Pero hace dos años recibí un llamado.
La voz rota de un hombre, posiblemente roto, me decía que había encontrado una caja llena de fotos. En el reverso de alguna de ellas, o quizás en algún sobre amarillo de Kodak, figuraba un teléfono y probó, y segundos después lo atendí yo. “No soy un hombre de recursos -me dijo-, pero entiendo que esto puede tener un valor sentimental para usted y uno económico para mí”. Le pregunté cuánto quería y me respondió que 15.000 pesos. Le pedí un punto de encuentro.

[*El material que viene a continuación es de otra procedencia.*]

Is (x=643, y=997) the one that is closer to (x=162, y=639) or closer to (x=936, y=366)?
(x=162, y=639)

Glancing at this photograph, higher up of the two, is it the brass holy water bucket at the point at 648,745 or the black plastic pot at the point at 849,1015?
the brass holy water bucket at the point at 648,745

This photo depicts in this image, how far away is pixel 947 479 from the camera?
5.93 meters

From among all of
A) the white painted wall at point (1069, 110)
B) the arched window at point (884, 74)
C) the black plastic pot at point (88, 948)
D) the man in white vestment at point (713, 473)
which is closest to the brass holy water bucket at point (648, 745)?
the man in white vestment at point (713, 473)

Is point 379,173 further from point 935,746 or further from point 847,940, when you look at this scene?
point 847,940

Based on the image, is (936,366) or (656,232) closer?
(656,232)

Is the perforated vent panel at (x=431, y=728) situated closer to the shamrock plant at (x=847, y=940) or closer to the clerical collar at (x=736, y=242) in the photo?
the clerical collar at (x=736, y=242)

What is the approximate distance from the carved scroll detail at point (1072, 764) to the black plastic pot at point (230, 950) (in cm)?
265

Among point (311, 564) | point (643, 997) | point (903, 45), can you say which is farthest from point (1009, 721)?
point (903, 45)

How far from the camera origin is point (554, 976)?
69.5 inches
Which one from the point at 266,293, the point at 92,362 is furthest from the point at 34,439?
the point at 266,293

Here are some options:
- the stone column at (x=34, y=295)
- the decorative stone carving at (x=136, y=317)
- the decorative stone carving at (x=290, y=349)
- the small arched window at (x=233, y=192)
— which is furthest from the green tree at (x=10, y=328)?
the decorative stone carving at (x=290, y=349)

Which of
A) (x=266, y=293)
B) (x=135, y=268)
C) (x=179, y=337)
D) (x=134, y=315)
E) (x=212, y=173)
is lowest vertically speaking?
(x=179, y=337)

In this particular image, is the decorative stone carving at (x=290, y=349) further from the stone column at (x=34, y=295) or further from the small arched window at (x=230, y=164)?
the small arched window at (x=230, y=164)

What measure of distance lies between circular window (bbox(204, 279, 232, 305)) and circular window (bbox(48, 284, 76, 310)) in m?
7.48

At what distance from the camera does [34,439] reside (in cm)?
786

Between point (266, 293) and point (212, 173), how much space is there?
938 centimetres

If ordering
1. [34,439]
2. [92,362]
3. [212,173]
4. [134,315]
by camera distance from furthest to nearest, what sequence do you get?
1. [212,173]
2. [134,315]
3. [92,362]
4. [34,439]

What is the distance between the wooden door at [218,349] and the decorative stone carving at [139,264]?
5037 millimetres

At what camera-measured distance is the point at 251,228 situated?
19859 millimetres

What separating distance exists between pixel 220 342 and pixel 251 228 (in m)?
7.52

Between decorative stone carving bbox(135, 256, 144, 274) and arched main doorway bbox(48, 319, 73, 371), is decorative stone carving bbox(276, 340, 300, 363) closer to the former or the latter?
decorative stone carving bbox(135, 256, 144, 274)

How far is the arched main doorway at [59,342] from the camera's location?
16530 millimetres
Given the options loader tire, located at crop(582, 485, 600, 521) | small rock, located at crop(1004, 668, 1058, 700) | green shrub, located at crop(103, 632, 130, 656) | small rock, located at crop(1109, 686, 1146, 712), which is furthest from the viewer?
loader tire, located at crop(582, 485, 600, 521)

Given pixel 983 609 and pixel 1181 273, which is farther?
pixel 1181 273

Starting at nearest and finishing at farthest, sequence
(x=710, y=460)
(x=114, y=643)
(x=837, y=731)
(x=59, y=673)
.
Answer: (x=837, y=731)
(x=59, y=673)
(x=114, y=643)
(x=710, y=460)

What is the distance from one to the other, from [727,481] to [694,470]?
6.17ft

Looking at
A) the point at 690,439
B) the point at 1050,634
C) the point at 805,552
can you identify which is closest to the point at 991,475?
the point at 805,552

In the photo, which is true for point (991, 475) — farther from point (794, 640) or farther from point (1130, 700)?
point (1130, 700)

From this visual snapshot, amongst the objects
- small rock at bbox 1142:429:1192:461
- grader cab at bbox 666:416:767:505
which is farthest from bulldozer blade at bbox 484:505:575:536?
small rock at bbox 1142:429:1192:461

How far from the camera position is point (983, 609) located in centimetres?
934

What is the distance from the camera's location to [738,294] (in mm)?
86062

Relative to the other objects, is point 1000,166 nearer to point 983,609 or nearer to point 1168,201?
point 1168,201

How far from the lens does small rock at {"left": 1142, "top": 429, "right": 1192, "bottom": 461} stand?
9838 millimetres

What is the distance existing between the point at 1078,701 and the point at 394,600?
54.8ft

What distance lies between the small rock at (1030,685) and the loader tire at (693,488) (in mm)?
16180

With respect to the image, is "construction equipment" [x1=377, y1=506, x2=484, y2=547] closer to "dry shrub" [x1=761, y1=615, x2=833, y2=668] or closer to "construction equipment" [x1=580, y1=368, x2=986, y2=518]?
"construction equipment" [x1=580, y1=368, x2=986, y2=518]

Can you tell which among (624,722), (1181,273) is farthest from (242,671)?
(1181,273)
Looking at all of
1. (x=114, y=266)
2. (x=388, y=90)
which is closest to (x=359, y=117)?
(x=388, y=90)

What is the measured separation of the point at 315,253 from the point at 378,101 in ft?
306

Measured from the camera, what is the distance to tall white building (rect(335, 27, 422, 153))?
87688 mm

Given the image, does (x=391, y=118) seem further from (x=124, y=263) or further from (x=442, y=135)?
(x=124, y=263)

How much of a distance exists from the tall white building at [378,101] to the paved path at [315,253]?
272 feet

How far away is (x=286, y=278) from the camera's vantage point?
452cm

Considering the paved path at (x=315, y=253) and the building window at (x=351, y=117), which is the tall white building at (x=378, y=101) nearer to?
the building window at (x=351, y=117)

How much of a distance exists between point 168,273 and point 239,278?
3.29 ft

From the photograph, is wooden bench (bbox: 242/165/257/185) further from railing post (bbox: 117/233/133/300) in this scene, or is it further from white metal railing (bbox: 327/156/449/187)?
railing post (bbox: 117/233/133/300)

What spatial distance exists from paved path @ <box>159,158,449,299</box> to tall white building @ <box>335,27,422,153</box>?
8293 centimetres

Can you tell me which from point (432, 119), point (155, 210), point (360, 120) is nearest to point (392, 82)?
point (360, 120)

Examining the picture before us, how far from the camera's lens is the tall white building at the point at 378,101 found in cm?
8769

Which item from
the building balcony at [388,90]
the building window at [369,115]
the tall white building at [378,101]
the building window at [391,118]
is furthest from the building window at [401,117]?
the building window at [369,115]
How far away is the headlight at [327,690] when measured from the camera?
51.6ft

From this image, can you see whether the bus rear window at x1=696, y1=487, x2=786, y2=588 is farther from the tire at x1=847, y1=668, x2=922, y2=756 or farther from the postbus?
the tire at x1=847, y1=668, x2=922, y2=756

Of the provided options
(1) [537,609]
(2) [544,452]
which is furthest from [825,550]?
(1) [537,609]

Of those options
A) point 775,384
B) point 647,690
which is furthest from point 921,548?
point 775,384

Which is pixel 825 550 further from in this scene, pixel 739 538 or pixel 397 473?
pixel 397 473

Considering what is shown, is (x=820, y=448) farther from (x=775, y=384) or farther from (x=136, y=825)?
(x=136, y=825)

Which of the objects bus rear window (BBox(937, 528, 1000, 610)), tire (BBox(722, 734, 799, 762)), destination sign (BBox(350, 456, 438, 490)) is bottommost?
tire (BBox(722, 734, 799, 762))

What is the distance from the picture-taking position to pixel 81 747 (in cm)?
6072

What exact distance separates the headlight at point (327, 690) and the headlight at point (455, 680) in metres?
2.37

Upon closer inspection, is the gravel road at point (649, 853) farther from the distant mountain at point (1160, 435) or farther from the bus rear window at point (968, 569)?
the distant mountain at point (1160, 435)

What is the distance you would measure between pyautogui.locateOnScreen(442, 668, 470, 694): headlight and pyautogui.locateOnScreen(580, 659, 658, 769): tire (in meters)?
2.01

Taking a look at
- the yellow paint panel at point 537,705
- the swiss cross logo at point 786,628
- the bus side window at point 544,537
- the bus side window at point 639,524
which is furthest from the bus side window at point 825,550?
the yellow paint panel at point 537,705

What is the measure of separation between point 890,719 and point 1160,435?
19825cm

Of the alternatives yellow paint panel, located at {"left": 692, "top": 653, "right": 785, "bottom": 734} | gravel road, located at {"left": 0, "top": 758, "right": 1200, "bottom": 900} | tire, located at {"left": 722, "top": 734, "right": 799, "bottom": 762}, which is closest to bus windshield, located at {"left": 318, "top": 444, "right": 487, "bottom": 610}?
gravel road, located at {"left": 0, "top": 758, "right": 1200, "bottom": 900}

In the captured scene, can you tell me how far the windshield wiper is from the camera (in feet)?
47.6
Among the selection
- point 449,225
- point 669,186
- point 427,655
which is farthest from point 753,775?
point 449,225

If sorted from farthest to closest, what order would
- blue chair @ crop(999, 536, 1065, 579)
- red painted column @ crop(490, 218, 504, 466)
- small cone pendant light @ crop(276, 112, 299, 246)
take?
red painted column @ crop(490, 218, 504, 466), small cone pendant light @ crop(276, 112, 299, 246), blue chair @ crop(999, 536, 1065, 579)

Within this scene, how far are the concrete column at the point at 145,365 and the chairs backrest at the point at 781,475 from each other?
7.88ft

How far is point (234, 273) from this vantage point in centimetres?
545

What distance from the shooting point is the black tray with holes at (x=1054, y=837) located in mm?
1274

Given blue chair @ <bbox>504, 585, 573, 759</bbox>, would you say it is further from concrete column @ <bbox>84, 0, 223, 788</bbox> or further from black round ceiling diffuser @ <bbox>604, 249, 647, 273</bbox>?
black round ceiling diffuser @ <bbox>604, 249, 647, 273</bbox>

No tenía esa plata, pero pedí prestado. Junté 18.000 en pocas horas. Sabía que llegado el momento el extorsionador podría cambiar los términos, y yo no estaba como para perder la negociación.
Al día siguiente me encontré con él. Era un hombre de unos 70 años, raquítico, desaliñado, barbudo. Hedía a alcohol y llevaba una caja casi desfondada.
Me mostró las fotos.
Desde ellas sonreía yo a los 6 años en la puerta del colegio. En otra inflaba los cachetes para soplar ocho velitas azules. Miré al púber obeso con acné y pelo largo que tocaba la guitarra porque quería ser John Lennon pero había olvidado de dejar de comer.
Siempre dije que si en mi adolescencia hubiera existido Instagram, la app me habría bloqueado todas las fotos.
Dejé de mirar mi rostro granudo y excedido de peso para enfocarme en el hombre. Saqué 15.000 pesos y se los di. Y antes de que empezara a contarlos le dije:
—Y le doy 3000 más si las quema delante mío.